USC Dornsife Alumna Wins Prize for Debut Novel

Bonnie Nadzam, who graduated from the Literature and Creative Writing Ph.D. program in 2011, has been awarded the Flaherty-Dunnan First Novel Prize for her book, Lamb.
ByAmbrosia Brody

When Bonnie Nadzam began to develop characters for her dissertation in USC Dornsife’s Ph.D. in Literature and Creative Writing program, she could not have predicted the shape they would eventually take. It wasn’t until after she completed the first draft that she realized a main character she had written as a woman really should be a little girl.

That character morphed into 11-year-old Tommie, an unpopular girl, who befriends David Lamb, a misguided middle-aged man. The May-December friendship in the USC Dornsife alumna’s first novel Lamb (Other Press, 2011) becomes increasingly complex.

Nadzam’s compelling and at times unsettling story won The Center for Fiction‘s Flaherty-Dunnan First Novel Prize for the best debut novel of 2011. The winner was announced during the center’s First Novel Fête held in New York City in December. Nadzam was startled when her name was called.

“I didn’t realize for perhaps a full minute that I had to stand up, or go accept something, or say anything in response,” said Nadzam who earned her Ph.D. in 2011. “It was a strange moment.”

 

Nadzam accepts the honor from Karl Marlantes, 2010 Flaherty-Dunnan First Novel Prize winner, during The Center for Fiction’s First Novel Fête. Photo by Beowulf Sheehan.

Established in 2005, Nancy Dunnan, a board member of The Center for Fiction, funds the award named after her father, Ray W. Flaherty. The winner of the annual prize receives $10,000.

Nadzam wrote and re-wrote Lamb over a three-year period. The first draft — which she penned as a student — helped to shape the characters and the story. The second draft, or what Nadzam refers to as “the real first version” became the prize-winning book.

“I wrote a fairly awful, directionless first draft very quickly and without stopping or going back,” she said. “It was about getting to know the characters, the landscape, the basic nuts-and-bolts of what happened, and when.

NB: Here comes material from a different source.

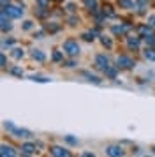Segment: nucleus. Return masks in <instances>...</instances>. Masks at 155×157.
Listing matches in <instances>:
<instances>
[{"label":"nucleus","instance_id":"f257e3e1","mask_svg":"<svg viewBox=\"0 0 155 157\" xmlns=\"http://www.w3.org/2000/svg\"><path fill=\"white\" fill-rule=\"evenodd\" d=\"M79 51H81V48H79L78 41H74V39H67L63 43V53H67L69 57H78Z\"/></svg>","mask_w":155,"mask_h":157},{"label":"nucleus","instance_id":"f03ea898","mask_svg":"<svg viewBox=\"0 0 155 157\" xmlns=\"http://www.w3.org/2000/svg\"><path fill=\"white\" fill-rule=\"evenodd\" d=\"M93 65H95V69H99V71H106L109 67V58L106 57L104 53H99L93 58Z\"/></svg>","mask_w":155,"mask_h":157},{"label":"nucleus","instance_id":"7ed1b4c3","mask_svg":"<svg viewBox=\"0 0 155 157\" xmlns=\"http://www.w3.org/2000/svg\"><path fill=\"white\" fill-rule=\"evenodd\" d=\"M134 65H136V62H134L130 57H127V55H120L118 58H116V67H122V69H132Z\"/></svg>","mask_w":155,"mask_h":157},{"label":"nucleus","instance_id":"20e7f679","mask_svg":"<svg viewBox=\"0 0 155 157\" xmlns=\"http://www.w3.org/2000/svg\"><path fill=\"white\" fill-rule=\"evenodd\" d=\"M106 155L108 157H123L125 152H123V148L120 145H109V147H106Z\"/></svg>","mask_w":155,"mask_h":157},{"label":"nucleus","instance_id":"39448f33","mask_svg":"<svg viewBox=\"0 0 155 157\" xmlns=\"http://www.w3.org/2000/svg\"><path fill=\"white\" fill-rule=\"evenodd\" d=\"M2 11H4L9 18H21V16H23V9L18 7V6H7V7H2Z\"/></svg>","mask_w":155,"mask_h":157},{"label":"nucleus","instance_id":"423d86ee","mask_svg":"<svg viewBox=\"0 0 155 157\" xmlns=\"http://www.w3.org/2000/svg\"><path fill=\"white\" fill-rule=\"evenodd\" d=\"M51 155L53 157H72V154H70V150H67L65 147H58V145H53L51 147Z\"/></svg>","mask_w":155,"mask_h":157},{"label":"nucleus","instance_id":"0eeeda50","mask_svg":"<svg viewBox=\"0 0 155 157\" xmlns=\"http://www.w3.org/2000/svg\"><path fill=\"white\" fill-rule=\"evenodd\" d=\"M13 136H16V138H23V140H27V138H32V132L28 131V129H23V127H16L13 131Z\"/></svg>","mask_w":155,"mask_h":157},{"label":"nucleus","instance_id":"6e6552de","mask_svg":"<svg viewBox=\"0 0 155 157\" xmlns=\"http://www.w3.org/2000/svg\"><path fill=\"white\" fill-rule=\"evenodd\" d=\"M37 152V145L35 143H23L21 145V154H28V155H32V154H35Z\"/></svg>","mask_w":155,"mask_h":157},{"label":"nucleus","instance_id":"1a4fd4ad","mask_svg":"<svg viewBox=\"0 0 155 157\" xmlns=\"http://www.w3.org/2000/svg\"><path fill=\"white\" fill-rule=\"evenodd\" d=\"M129 29H130L129 25H115V27L111 29V32L115 34V36H125L127 32H129Z\"/></svg>","mask_w":155,"mask_h":157},{"label":"nucleus","instance_id":"9d476101","mask_svg":"<svg viewBox=\"0 0 155 157\" xmlns=\"http://www.w3.org/2000/svg\"><path fill=\"white\" fill-rule=\"evenodd\" d=\"M0 157H16L13 147H9V145H2V147H0Z\"/></svg>","mask_w":155,"mask_h":157},{"label":"nucleus","instance_id":"9b49d317","mask_svg":"<svg viewBox=\"0 0 155 157\" xmlns=\"http://www.w3.org/2000/svg\"><path fill=\"white\" fill-rule=\"evenodd\" d=\"M139 32H141V36L143 37H152L153 36V29H152V25H141Z\"/></svg>","mask_w":155,"mask_h":157},{"label":"nucleus","instance_id":"f8f14e48","mask_svg":"<svg viewBox=\"0 0 155 157\" xmlns=\"http://www.w3.org/2000/svg\"><path fill=\"white\" fill-rule=\"evenodd\" d=\"M30 57L34 58V60H37V62H44V60H46V55H44L41 50H32Z\"/></svg>","mask_w":155,"mask_h":157},{"label":"nucleus","instance_id":"ddd939ff","mask_svg":"<svg viewBox=\"0 0 155 157\" xmlns=\"http://www.w3.org/2000/svg\"><path fill=\"white\" fill-rule=\"evenodd\" d=\"M116 4L120 6V9H134L136 7V4H134L132 0H116Z\"/></svg>","mask_w":155,"mask_h":157},{"label":"nucleus","instance_id":"4468645a","mask_svg":"<svg viewBox=\"0 0 155 157\" xmlns=\"http://www.w3.org/2000/svg\"><path fill=\"white\" fill-rule=\"evenodd\" d=\"M127 46L138 50V48H139V37H127Z\"/></svg>","mask_w":155,"mask_h":157},{"label":"nucleus","instance_id":"2eb2a0df","mask_svg":"<svg viewBox=\"0 0 155 157\" xmlns=\"http://www.w3.org/2000/svg\"><path fill=\"white\" fill-rule=\"evenodd\" d=\"M6 16H7V14L2 11V30H4V32H9V30L13 29V25L9 23V20H7Z\"/></svg>","mask_w":155,"mask_h":157},{"label":"nucleus","instance_id":"dca6fc26","mask_svg":"<svg viewBox=\"0 0 155 157\" xmlns=\"http://www.w3.org/2000/svg\"><path fill=\"white\" fill-rule=\"evenodd\" d=\"M51 60L56 62V64H58V62H63V51L55 50V51H53V55H51Z\"/></svg>","mask_w":155,"mask_h":157},{"label":"nucleus","instance_id":"f3484780","mask_svg":"<svg viewBox=\"0 0 155 157\" xmlns=\"http://www.w3.org/2000/svg\"><path fill=\"white\" fill-rule=\"evenodd\" d=\"M143 55H145V58L150 60V62H153V60H155V50H153V48H146Z\"/></svg>","mask_w":155,"mask_h":157},{"label":"nucleus","instance_id":"a211bd4d","mask_svg":"<svg viewBox=\"0 0 155 157\" xmlns=\"http://www.w3.org/2000/svg\"><path fill=\"white\" fill-rule=\"evenodd\" d=\"M83 76L88 79V81L95 83V85H99V83H100V78H99V76H95V74H90V72H83Z\"/></svg>","mask_w":155,"mask_h":157},{"label":"nucleus","instance_id":"6ab92c4d","mask_svg":"<svg viewBox=\"0 0 155 157\" xmlns=\"http://www.w3.org/2000/svg\"><path fill=\"white\" fill-rule=\"evenodd\" d=\"M85 6H86V9H90V11H97V0H85Z\"/></svg>","mask_w":155,"mask_h":157},{"label":"nucleus","instance_id":"aec40b11","mask_svg":"<svg viewBox=\"0 0 155 157\" xmlns=\"http://www.w3.org/2000/svg\"><path fill=\"white\" fill-rule=\"evenodd\" d=\"M63 140H65V143H69V145H72V147H76L78 143H79V140H78V138H74V136H70V134L63 136Z\"/></svg>","mask_w":155,"mask_h":157},{"label":"nucleus","instance_id":"412c9836","mask_svg":"<svg viewBox=\"0 0 155 157\" xmlns=\"http://www.w3.org/2000/svg\"><path fill=\"white\" fill-rule=\"evenodd\" d=\"M30 79H32V81H35V83H48L49 81V78H46V76H30Z\"/></svg>","mask_w":155,"mask_h":157},{"label":"nucleus","instance_id":"4be33fe9","mask_svg":"<svg viewBox=\"0 0 155 157\" xmlns=\"http://www.w3.org/2000/svg\"><path fill=\"white\" fill-rule=\"evenodd\" d=\"M35 4H37V7L39 9H49V0H35Z\"/></svg>","mask_w":155,"mask_h":157},{"label":"nucleus","instance_id":"5701e85b","mask_svg":"<svg viewBox=\"0 0 155 157\" xmlns=\"http://www.w3.org/2000/svg\"><path fill=\"white\" fill-rule=\"evenodd\" d=\"M104 74L106 76H108V78H116V69H115V67H111V65H109V67H108V69H106L104 71Z\"/></svg>","mask_w":155,"mask_h":157},{"label":"nucleus","instance_id":"b1692460","mask_svg":"<svg viewBox=\"0 0 155 157\" xmlns=\"http://www.w3.org/2000/svg\"><path fill=\"white\" fill-rule=\"evenodd\" d=\"M23 55H25V53H23V50H21V48H13V57L16 58V60L23 58Z\"/></svg>","mask_w":155,"mask_h":157},{"label":"nucleus","instance_id":"393cba45","mask_svg":"<svg viewBox=\"0 0 155 157\" xmlns=\"http://www.w3.org/2000/svg\"><path fill=\"white\" fill-rule=\"evenodd\" d=\"M100 43H102V46H106V48H113V43H111V39H109V37L100 36Z\"/></svg>","mask_w":155,"mask_h":157},{"label":"nucleus","instance_id":"a878e982","mask_svg":"<svg viewBox=\"0 0 155 157\" xmlns=\"http://www.w3.org/2000/svg\"><path fill=\"white\" fill-rule=\"evenodd\" d=\"M4 129H6V131H9V132L13 134V131L16 129V125H14L11 120H6V122H4Z\"/></svg>","mask_w":155,"mask_h":157},{"label":"nucleus","instance_id":"bb28decb","mask_svg":"<svg viewBox=\"0 0 155 157\" xmlns=\"http://www.w3.org/2000/svg\"><path fill=\"white\" fill-rule=\"evenodd\" d=\"M81 37H83L85 41H88V43H90V41H93V39H95V32H93V30H92V32H85Z\"/></svg>","mask_w":155,"mask_h":157},{"label":"nucleus","instance_id":"cd10ccee","mask_svg":"<svg viewBox=\"0 0 155 157\" xmlns=\"http://www.w3.org/2000/svg\"><path fill=\"white\" fill-rule=\"evenodd\" d=\"M11 74H14V76L21 78V76H23V69H20V67H11Z\"/></svg>","mask_w":155,"mask_h":157},{"label":"nucleus","instance_id":"c85d7f7f","mask_svg":"<svg viewBox=\"0 0 155 157\" xmlns=\"http://www.w3.org/2000/svg\"><path fill=\"white\" fill-rule=\"evenodd\" d=\"M0 65H2V69H6V67H7V58H6V53H2V55H0Z\"/></svg>","mask_w":155,"mask_h":157},{"label":"nucleus","instance_id":"c756f323","mask_svg":"<svg viewBox=\"0 0 155 157\" xmlns=\"http://www.w3.org/2000/svg\"><path fill=\"white\" fill-rule=\"evenodd\" d=\"M146 39V44L150 46V48H153L155 46V36H152V37H145Z\"/></svg>","mask_w":155,"mask_h":157},{"label":"nucleus","instance_id":"7c9ffc66","mask_svg":"<svg viewBox=\"0 0 155 157\" xmlns=\"http://www.w3.org/2000/svg\"><path fill=\"white\" fill-rule=\"evenodd\" d=\"M30 29H34V21H30V20H28V21L23 23V30H30Z\"/></svg>","mask_w":155,"mask_h":157},{"label":"nucleus","instance_id":"2f4dec72","mask_svg":"<svg viewBox=\"0 0 155 157\" xmlns=\"http://www.w3.org/2000/svg\"><path fill=\"white\" fill-rule=\"evenodd\" d=\"M148 25H152V27H155V14L148 18Z\"/></svg>","mask_w":155,"mask_h":157},{"label":"nucleus","instance_id":"473e14b6","mask_svg":"<svg viewBox=\"0 0 155 157\" xmlns=\"http://www.w3.org/2000/svg\"><path fill=\"white\" fill-rule=\"evenodd\" d=\"M62 64L65 65V67H74V65H76V64H74V60H69V62H62Z\"/></svg>","mask_w":155,"mask_h":157},{"label":"nucleus","instance_id":"72a5a7b5","mask_svg":"<svg viewBox=\"0 0 155 157\" xmlns=\"http://www.w3.org/2000/svg\"><path fill=\"white\" fill-rule=\"evenodd\" d=\"M81 157H97V155H95V154H92V152H83Z\"/></svg>","mask_w":155,"mask_h":157},{"label":"nucleus","instance_id":"f704fd0d","mask_svg":"<svg viewBox=\"0 0 155 157\" xmlns=\"http://www.w3.org/2000/svg\"><path fill=\"white\" fill-rule=\"evenodd\" d=\"M2 44H4V46H13V44H14V41H13V39H7V41H4Z\"/></svg>","mask_w":155,"mask_h":157},{"label":"nucleus","instance_id":"c9c22d12","mask_svg":"<svg viewBox=\"0 0 155 157\" xmlns=\"http://www.w3.org/2000/svg\"><path fill=\"white\" fill-rule=\"evenodd\" d=\"M67 9H69L70 13H74V11H76V6H74V4H67Z\"/></svg>","mask_w":155,"mask_h":157},{"label":"nucleus","instance_id":"e433bc0d","mask_svg":"<svg viewBox=\"0 0 155 157\" xmlns=\"http://www.w3.org/2000/svg\"><path fill=\"white\" fill-rule=\"evenodd\" d=\"M138 2H139L141 6H143V4H145V2H146V0H138Z\"/></svg>","mask_w":155,"mask_h":157},{"label":"nucleus","instance_id":"4c0bfd02","mask_svg":"<svg viewBox=\"0 0 155 157\" xmlns=\"http://www.w3.org/2000/svg\"><path fill=\"white\" fill-rule=\"evenodd\" d=\"M153 154H155V147H153Z\"/></svg>","mask_w":155,"mask_h":157},{"label":"nucleus","instance_id":"58836bf2","mask_svg":"<svg viewBox=\"0 0 155 157\" xmlns=\"http://www.w3.org/2000/svg\"><path fill=\"white\" fill-rule=\"evenodd\" d=\"M145 157H152V155H145Z\"/></svg>","mask_w":155,"mask_h":157}]
</instances>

Once I had some sense of what this story was about, and who the characters were, I started all over again on page one.”

The novelfocuses on the complications that arise in a manipulative and destructive friendship. When David meets Tommie in a drugstore parking lot, he has just buried his father and divorced his wife, and is maintaining a relationship with the “other woman” in his marriage. Upon learning that Tommie has no friends and appears to be unhappy at home, David convinces himself that he is doing the right thing by abducting her.

“Bonnie’s book is beautifully written on a sentence level and also takes on a very complex relationship without shirking from massively gray areas,” said Aimee Bender, professor of English in USC Dornsife who served on Nadzam’s dissertation committee. “It’s hard to know how to interpret some of the moments. Bonnie is testing our morality and our comfort levels in really interesting ways.”

 

Nadzam addresses the audience during the center’s First Novel Fête in New York City in December. Photo by Beowulf Sheehan.

The disturbing relationship continues when David convinces Tommie to join him on a road trip to his cabin in the Rockies:  

He put his arm around her shoulders and when she turned to look up at him he stooped beside the trash can and took her face in his hands and brushed the tears from her freckled cheeks with the edge of his sleeve, wiped it on his jeans. “Do you want to go home, Tommie? Shall I take you home to your mother?”

“Yes.” Her chest broke open now and she snorted and inhaled stuttering breath. “No.” She looked to him for help.

As the characters drive into the woods, they move farther away from reality and deeper into a journey that changes them both in ways neither expects.

“I started with a feeling from my own life — a feeling of being deluded in a relationship with someone, and how such delusion usually involves some kind of narrative both people are telling themselves and each other — consciously and unconsciously,” Nadzam said.

While at USC, Nadzam was influenced by many professors including Bender; Percival Everett, Distinguished Professor of English and director of USC Dornsife’s Ph.D. in Literature and Creative Writing program; and T.C. Boyle, Distinguished Professor of English.

“Bonnie’s novel is extraordinary,” Boyle said. “She took on a very riveting and provocative subject and made it into an emotionally gripping read with a strange love story that really worked. Her technique of using short clipped lines and building so much of the narrative from dialogue propels the novel so beautifully that it’s hard to put down.”

Nadzam is currently compiling her short stories into a collection and is writing a second novel. She understands that the subject matter in Lamb is unconventional and appreciates that readers take their time with the material.

“I realize it’s not a comfortable book to read,” she said. “That a person sets time aside from his or her life and reads it — bears witness to the kinds of manipulation and delusion that some relationships can foster — that’s more than I can ask for. I do love to hear it, though, when someone takes something from the book I didn’t even have any idea was in it.”